With all the gorgeous roses, you could finish it off here, but one of the joys of working with Florabundance is that you can get most any flower, anytime of the year. They source worldwide, so even in the winter I can add a focal emphasis with a peony tucking it in, maybe doing two to group, adding a little bit more drama, and then enhancing with textures, turning them, getting them positioned, maybe a little bit of berzilia and the soft gray tucking it in. Bringing in some eryngium in this light blue. You can see how the colors blend so well, and the textures are wonderful.
To finish, adjust your blooms, look in a mirror, make sure you've got it exactly where you want. Then go back and add your last bits, maybe the fatsia leaves, and I pulled some lily grass just to give it some nice softness. Tucking it in, repeating, just giving it a little bit of movement, and you can curl those, drape them, then adding the fatsia.
This will help cover the very last mechanics and add yet that little more different shape, another foliage, make it extra special. Then when everything's secure, right where you want it, go back using bind wire or raffia or zip tie. I like the bind wire myself. Cut it off and then just wrap it securely. I go around three to four times and then twist before I cut.
When finished, cut the stems down. You don't want them to be too long. Then determine how you want to cover your mechanics, the binding. I could pick up on the lighter roses and do an ivory, double-sided satin, or I could go into the darker roses and the peonies with this wonderful burgundy. I love the richness of the burgundy, so I chose to do that, just taking a small strip and wrapping right around the neck. Not going to do a bow. Not going to do streamers.
Much more tailored, just wrapping tightly, and repeating, bring it around, overlapping. I like to add that little extra layer, and then when you're done, tuck it in on itself. You don't want any raw edges. Then using a boutonniere pin, just pin directly in. It won't come out the other side. You've got to make sure they're short enough that they don't do that. You don't want it to poke anyone, but that secures it right into place.
The recipe for this on-trend bouquet sourced from florabundance.com and gardenrosesdirect.com. The base, Florabundance. I had three of the silver dollar eucalyptus, three of the Italian Ruscus. Then I had seven of the lily grass and three fatsia. For texture, three eryngium, three berzillia. You can see I worked in threes quite a bit, then two of the peonies. Then from Garden Roses Direct grown at Alexandra farms, I have six of the Wanted roses, three Piano, five of the Princess Maya, and then four of the Golden Mustard combining the neutrals with the burgundies for a lot of beauty.

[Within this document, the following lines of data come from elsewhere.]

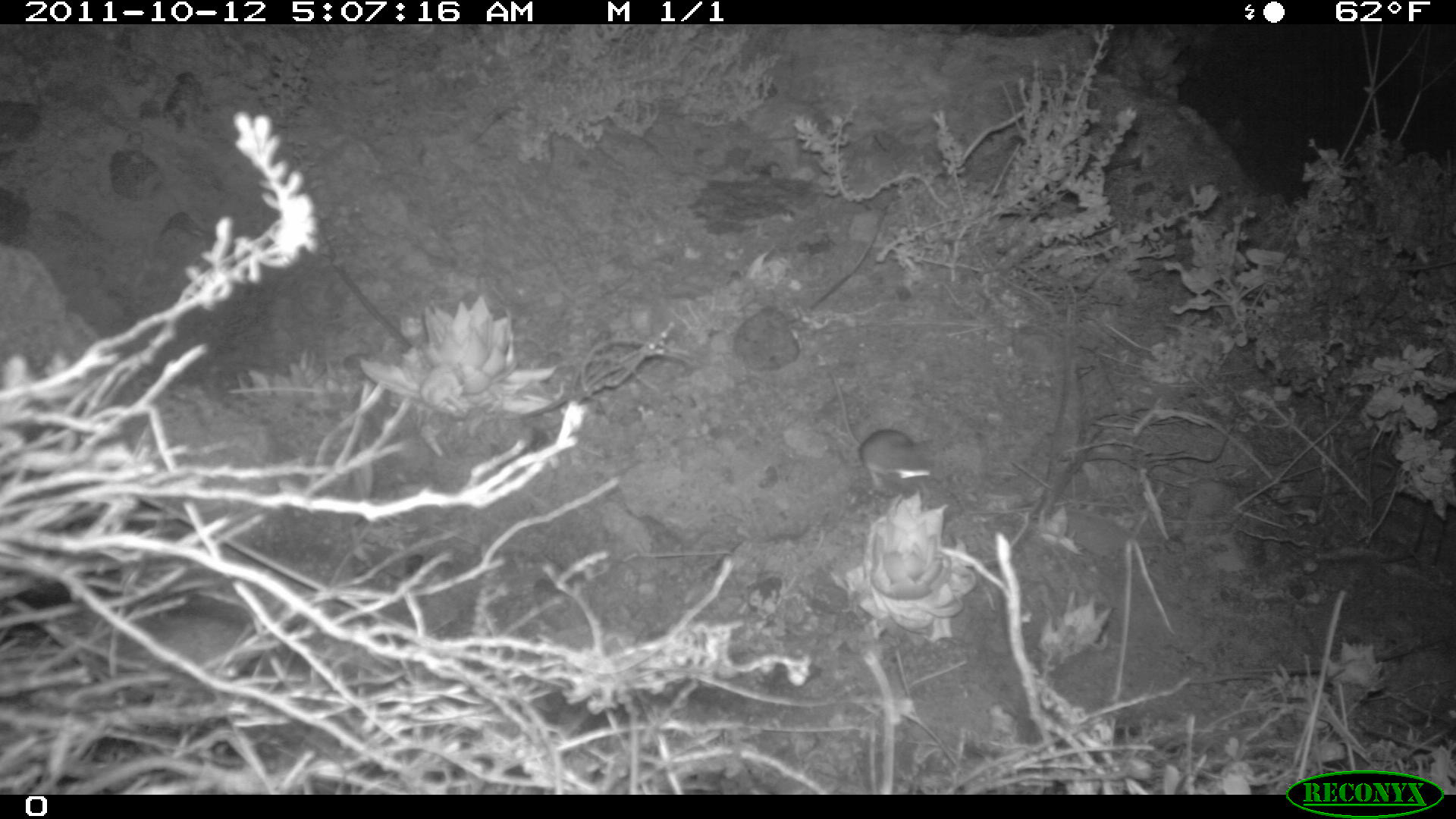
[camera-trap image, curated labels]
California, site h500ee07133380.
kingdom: Animalia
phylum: Chordata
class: Mammalia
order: Rodentia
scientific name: Rodentia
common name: rodent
Rodent (Rodentia).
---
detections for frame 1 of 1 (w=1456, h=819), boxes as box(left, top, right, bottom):
rodent: box(830, 367, 930, 491)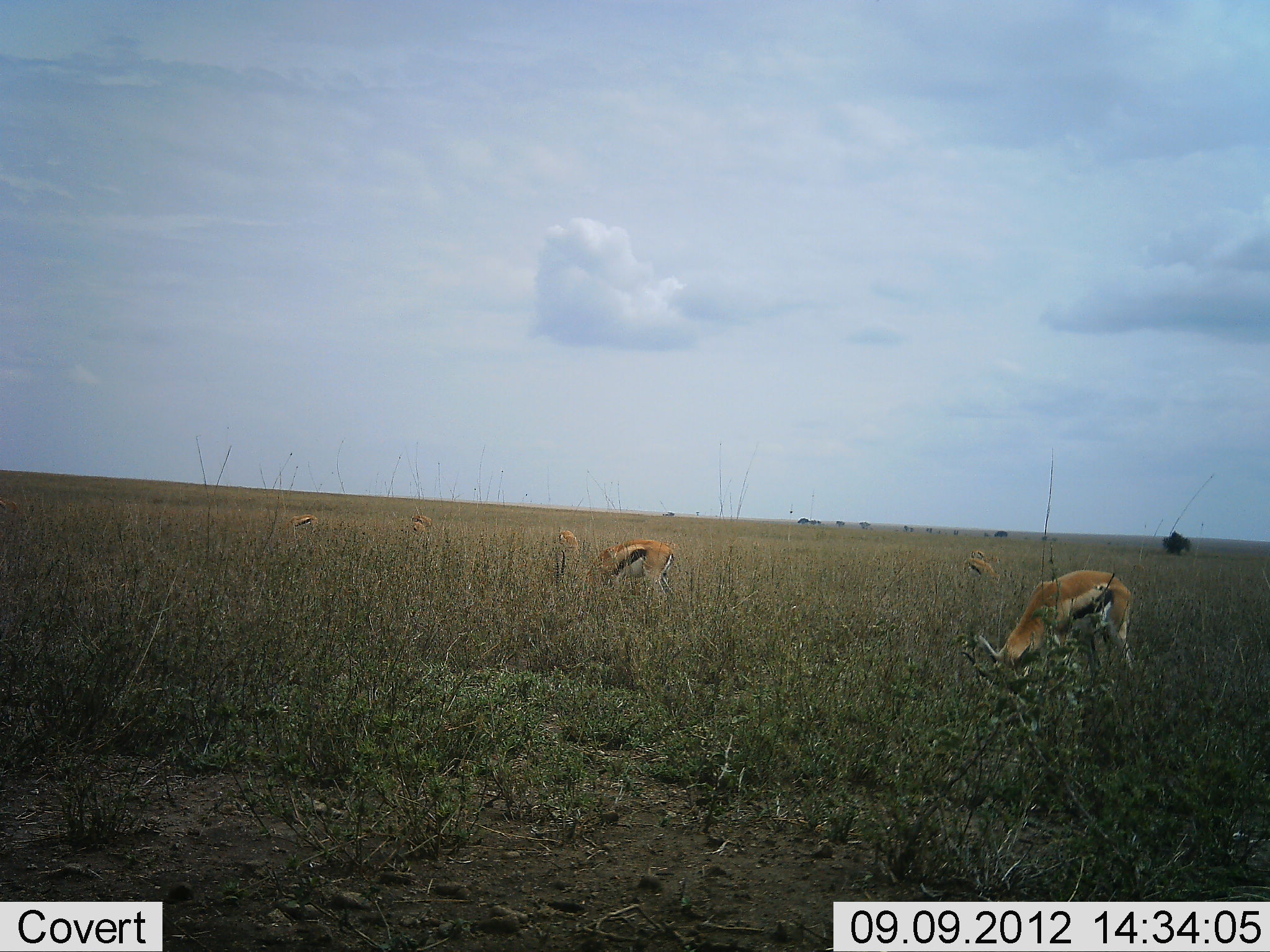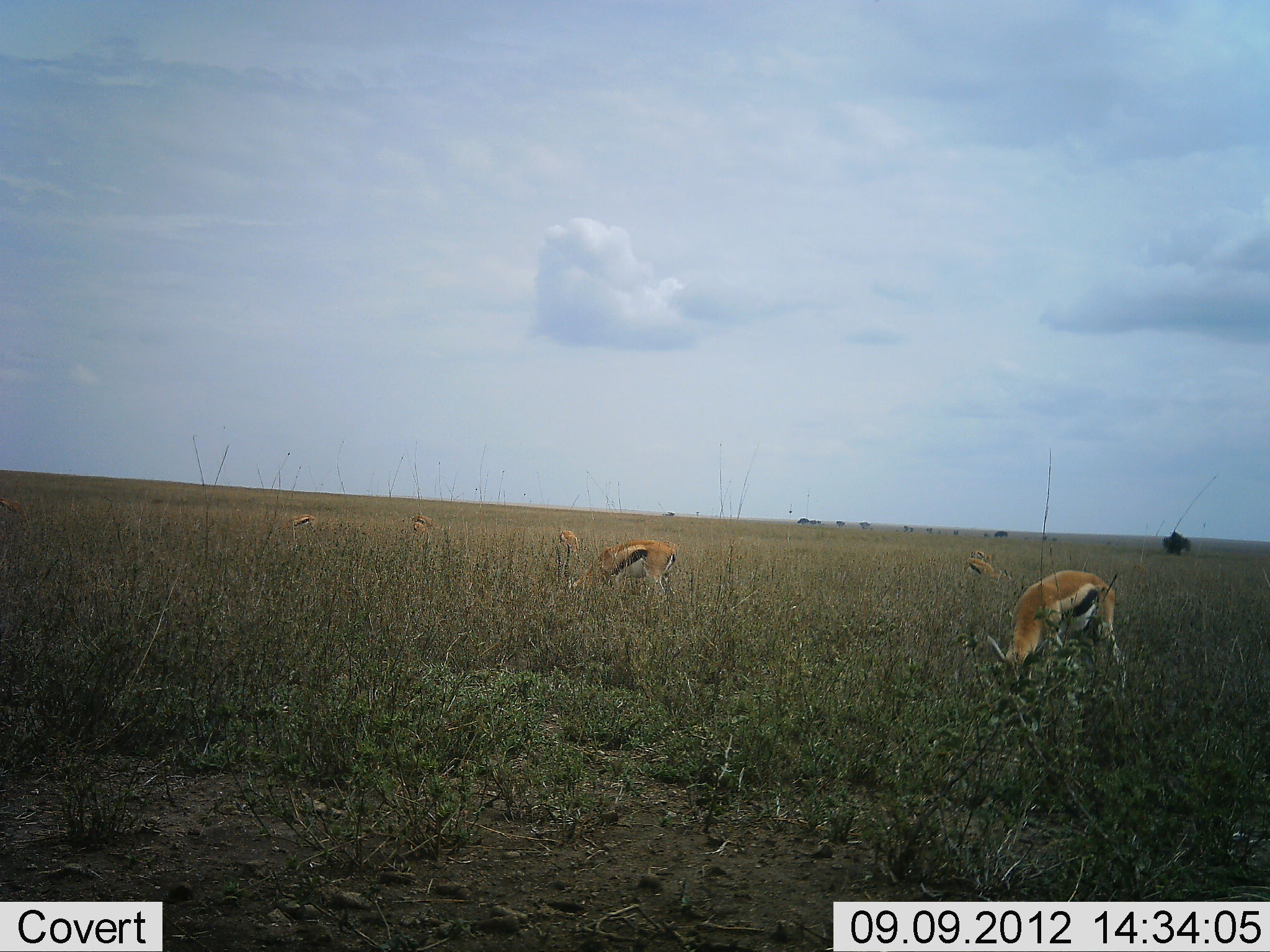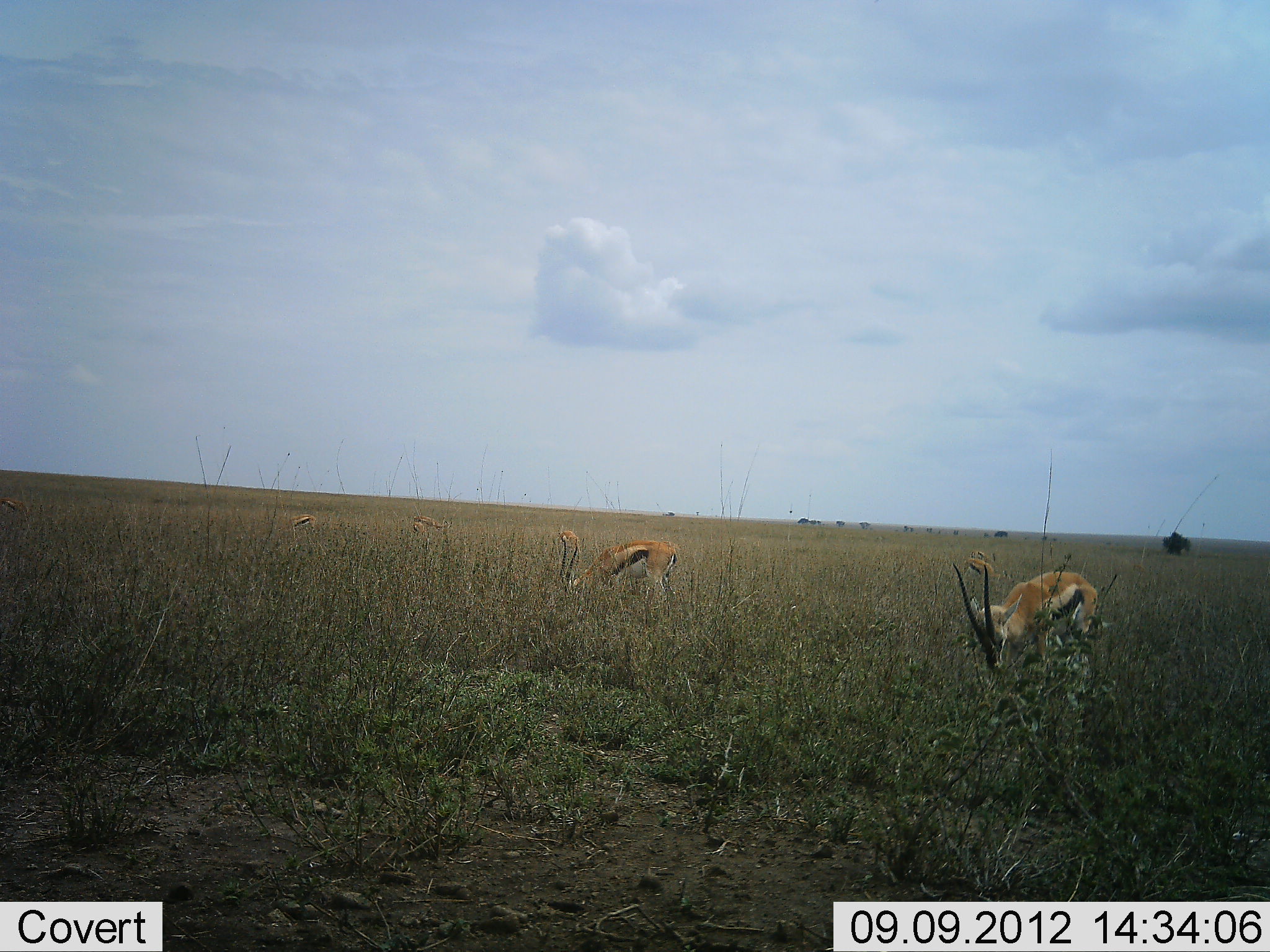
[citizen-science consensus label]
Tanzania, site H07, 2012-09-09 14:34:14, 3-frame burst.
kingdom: Animalia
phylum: Chordata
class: Mammalia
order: Artiodactyla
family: Bovidae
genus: Eudorcas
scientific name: Eudorcas thomsonii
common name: thomson's gazelle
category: gazellethomsons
Gazellethomsons (thomson's gazelle) (Eudorcas thomsonii), count 6. Behavior (volunteer vote fractions): standing 30%, resting 0%, moving 0%, interacting 0%. Young present (vote fraction): 0%. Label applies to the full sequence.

Working with the winter palette of basically red and white takes a little practice grouping your colors, adding in enough neutral, enough foliage to balance it out. You want to experiment with this, so gather some flowers and design a way. Now, if you want more creative inspiration, check out our website at flower school .com. If you have questions, you can reach us through there or pick up the telephone and call us at (503) 223-8089.
Now it's your turn. What are you going to create with winter flowers? It's the perfect time to expand your skills and be ready for all those upcoming weddings, as you have fun and do something you love.